Anyway, please enjoy this chapter!
The sun slowly rose over the horizon. The birds were chirping and the flowers had grown smiley faces and were swaying in time with the cheery music. The sun grinned down upon the flowers and shined it's sunny rays of sunshine all over the flower filled fields (alliteration!). A little girl poorly speaking Spanish and an oddly colored monkey wearing boots skipped happily through the fields.
"Hello, Dora. Hello, Boots." The flowers sang.

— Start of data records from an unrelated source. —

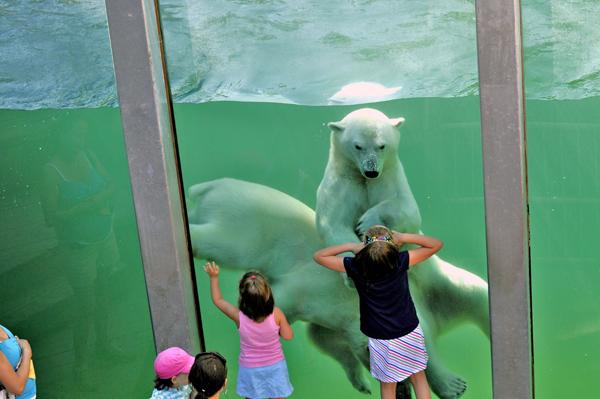 Zoo Saint-Félicien - Enfants devant bassin des ours blancs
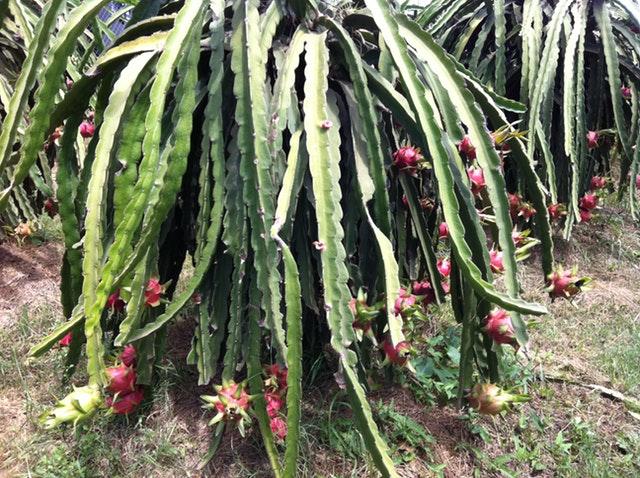 Cactus de pitahaya con sus frutos.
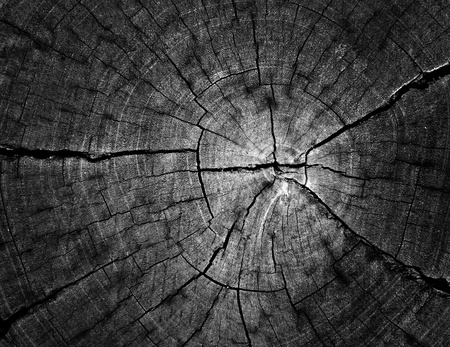 cut section of wood stump, black & white photo
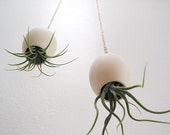 Hanging Air Plant Pod (tm) - natural buff colored stoneware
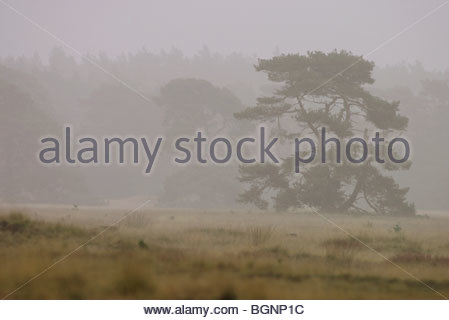 Scotch pine / Scots pine (Pinus sylvestris) in Hoge Veluwe National Park, the Netherlands - Stock Photo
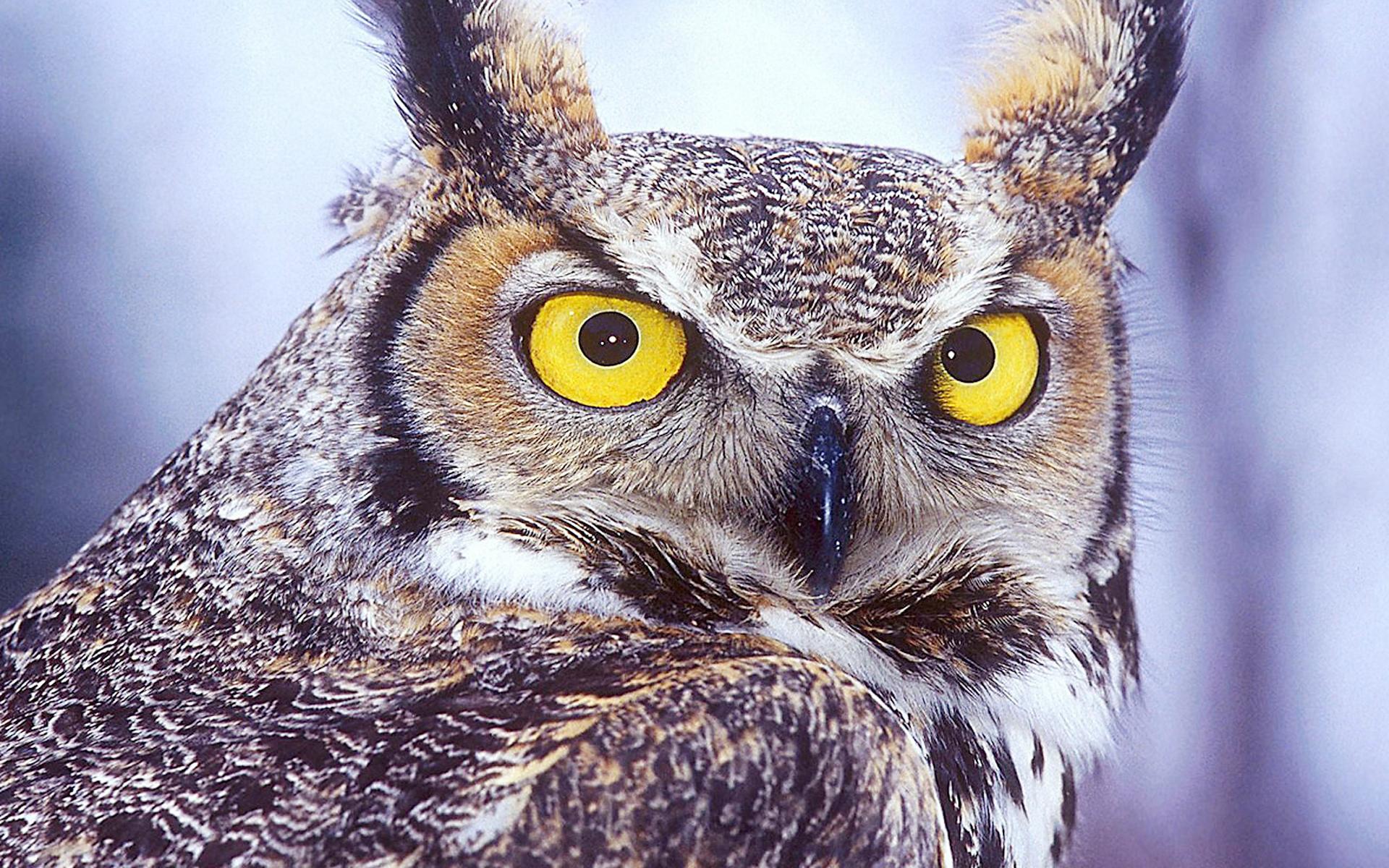 8k Animal Wallpaper Download: Beautiful Animals Wallpapers HD Desktop Widescreen Free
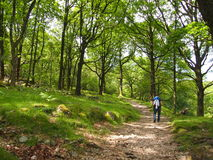 Woodland path Eskdale, Lake District Stock Photos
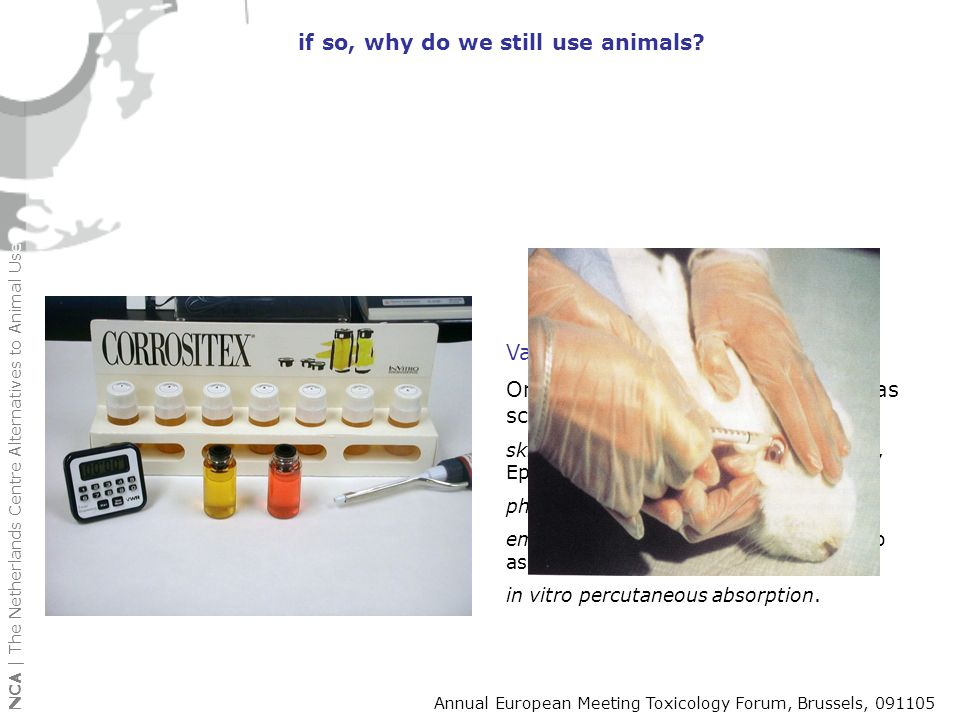 Validated non-animal tests Only 9 non animal tests endorsed as scientifically valid by ECVAM: skin corrosivity (Rat TER, CORROSITEX, Episkin, Epiderm)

"Hola amigos!" The little girl called before turning to the readers. "Are you ready for an exciting adventure? Una adventura divertida? Muy bien! Let's go!"
Come on vamanos
Everybody let's go!
Come on let's get to it
I know that we can do it!
The girl and monkey continued to skip happily through the field of flowers as the flowers waved goodbye.
"Goodbye, Dora!"
"Adios, flores!"
"AAAAAAHHHH!" Mello screamed as he woke up from that horrific nightmare. "Oh… It was just… Just a dream… A very Spanish-y dream… I can't even speak Spanish." Mello panted. Misa's incredible peppiness was starting to affect his dreams… *shudder*
And then Mello went back to sleep, leaving the Authoress satisfied with the beginning of the story, even though it has absolutely nothing to do with the rest of the story.
…Or does it?
The answer is no.
##
A few hours later, Matt strolled into the room where Misa, Near, and Mello were already sitting.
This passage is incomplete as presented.